Bien que la production de gaz naturel en Afrique devrait rester relativement stable au cours des deux prochaines années – n’augmentant que légèrement, passant de 268 milliards de mètres cubes (mmc) aujourd’hui à 272 mmc en 2025 – il y a lieu d’être optimiste quant au potentiel du continent, selon le rapport de la Chambre africaine de l’énergie (AEC) « The State of African Energy 2024 Report » (Rapport sur l’état de l’énergie en Afrique 2024).
Pour que l’Afrique aille de l’avant et augmente sa production de gaz naturel, une double approche est nécessaire : Les producteurs de gaz doivent continuer à pomper dans les gisements existants, tandis que les pays qui ont fait de nouvelles découvertes doivent faire en sorte que ces projets non développés atteignent le plus rapidement possible le stade de la décision finale d’investissement (DFI).
Une baisse inquiétante de la production
Voici la raison de cette urgence : De nombreux champs de production de gaz en Afrique, en particulier ceux du nord et de l’ouest, arrivent à maturité ou sont en déclin, ce qui signifie qu’ils atteignent rapidement la fin de leur vie productive. Par exemple, le Nigeria, l’Angola et la Guinée équatoriale représentent actuellement 85 % de la production totale de gaz de la région de l’Afrique de l’Ouest, et le volume devrait rester le même jusqu’en 2025. Par la suite, les niveaux diminueront progressivement : 75 % en 2030, 70 % en 2035 et 60 % en 2040. Bien que ces champs soient considérés comme essentiels pour une production soutenue, il est indispensable que de nouveaux projets soient mis en œuvre pour éviter un ralentissement de la production.
Heureusement, de nombreuses découvertes de gaz ont été annoncées ces dernières années, notamment au Sénégal, en Mauritanie, en Angola, au Ghana, en Afrique du Sud, en Namibie et en Côte d’Ivoire. Rien qu’en Namibie, la découverte de Graff par Shell contient environ 2 milliards de barils équivalent pétrole (BOE). Ces nouvelles découvertes de gaz resteront cependant un potentiel dormant à moins que les gouvernements africains et les producteurs de gaz ne se réunissent rapidement pour élaborer des plans réalistes et réalisables afin de capitaliser sur ces vastes nouvelles ressources. Dans le cas contraire, les nouveaux espoirs s’évanouiront simplement dans le passé, comme autant de symboles d’opportunités perdues.
Quelques bonnes nouvelles
Ces gisements, ainsi que les projets nouvellement découverts qui font l’objet d’une décision finale d’investissement (DFI), sont susceptibles d’accroître la production et de permettre à l’Afrique de réaliser son énorme potentiel en matière de gaz naturel. Comme le souligne le rapport de l’AEC, toute nouvelle croissance de la production attendue au cours de la prochaine décennie proviendra à la fois du potentiel pré-DIF – comme les économies émergentes en amont telles que le Mozambique, la Tanzanie, la Mauritanie, le Sénégal, l’Afrique du Sud et l’Éthiopie – et des producteurs matures tels que le Nigéria, la Libye et l’Algérie.

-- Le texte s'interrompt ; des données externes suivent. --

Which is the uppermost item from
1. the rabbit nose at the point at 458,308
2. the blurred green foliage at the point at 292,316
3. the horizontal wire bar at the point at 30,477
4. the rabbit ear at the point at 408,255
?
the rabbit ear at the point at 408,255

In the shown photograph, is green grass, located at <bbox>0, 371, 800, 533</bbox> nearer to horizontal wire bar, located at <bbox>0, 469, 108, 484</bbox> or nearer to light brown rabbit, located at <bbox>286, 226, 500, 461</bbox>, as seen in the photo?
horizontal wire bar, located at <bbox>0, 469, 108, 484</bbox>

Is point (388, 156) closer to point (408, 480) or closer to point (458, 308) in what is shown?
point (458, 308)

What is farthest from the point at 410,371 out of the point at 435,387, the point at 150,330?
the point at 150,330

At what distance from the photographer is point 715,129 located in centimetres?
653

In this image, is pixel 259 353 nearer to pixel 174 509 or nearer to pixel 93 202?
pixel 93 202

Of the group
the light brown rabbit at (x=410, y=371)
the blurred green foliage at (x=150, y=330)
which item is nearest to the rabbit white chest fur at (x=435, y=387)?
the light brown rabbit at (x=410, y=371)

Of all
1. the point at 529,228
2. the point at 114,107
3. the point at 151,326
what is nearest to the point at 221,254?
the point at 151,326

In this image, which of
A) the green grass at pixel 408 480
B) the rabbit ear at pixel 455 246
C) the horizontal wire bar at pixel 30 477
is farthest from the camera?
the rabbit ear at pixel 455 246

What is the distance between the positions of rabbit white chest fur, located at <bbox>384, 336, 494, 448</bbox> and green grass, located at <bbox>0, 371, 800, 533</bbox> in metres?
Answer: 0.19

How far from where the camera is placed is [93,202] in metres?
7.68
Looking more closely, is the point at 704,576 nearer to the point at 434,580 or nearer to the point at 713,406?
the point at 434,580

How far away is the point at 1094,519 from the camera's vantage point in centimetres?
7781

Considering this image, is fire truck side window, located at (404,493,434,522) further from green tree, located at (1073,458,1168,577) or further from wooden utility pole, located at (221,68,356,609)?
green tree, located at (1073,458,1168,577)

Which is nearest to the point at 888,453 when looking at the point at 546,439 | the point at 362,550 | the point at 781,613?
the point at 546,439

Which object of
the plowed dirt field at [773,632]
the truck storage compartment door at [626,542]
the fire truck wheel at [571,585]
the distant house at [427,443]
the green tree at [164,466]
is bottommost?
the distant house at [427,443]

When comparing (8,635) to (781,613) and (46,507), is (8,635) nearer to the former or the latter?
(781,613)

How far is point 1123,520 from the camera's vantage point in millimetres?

Selon des prévisions très prudentes, la production de ces projets pré-FID devrait doubler d’année en année entre 2025 et 2029, et continuer à augmenter progressivement jusqu’à la fin des années 2030. Actuellement, un peu plus de 10 % de la production de gaz de l’Afrique provient de ces volumes pré-FID, et cette proportion passera à plus de la moitié de la production totale. Ces volumes jouent donc un rôle essentiel dans les aspirations du continent à exporter du gaz naturel et à devenir un véritable acteur sur les marchés internationaux.
La croissance des exportations de gaz naturel liquéfié (GNL) en Afrique suscite également beaucoup d’enthousiasme. Comme l’affirme le « Rapport sur l’état de l’énergie en Afrique 2024 » :
« L’infrastructure d’exportation de GNL en Afrique évolue également de la même manière que les prévisions concernant le gaz naturel. Parmi les plus grands producteurs comme l’Algérie, le Nigeria et l’Égypte, l’Algérie et l’Égypte devraient maintenir leur capacité d’infrastructure GNL actuelle d’environ 29 millions de tonnes par an (MMtpa) et 12,7 MMtpa, respectivement. Les plans du Nigeria prévoient d’augmenter sa capacité d’infrastructure GNL de 22 millions de tonnes par an à 30 millions de tonnes par an grâce au développement du train 7 de Nigeria LNG (NLNG) et, marginalement, à un peu plus de 31 millions de tonnes par an grâce au projet FLNG d’UTM Offshore. »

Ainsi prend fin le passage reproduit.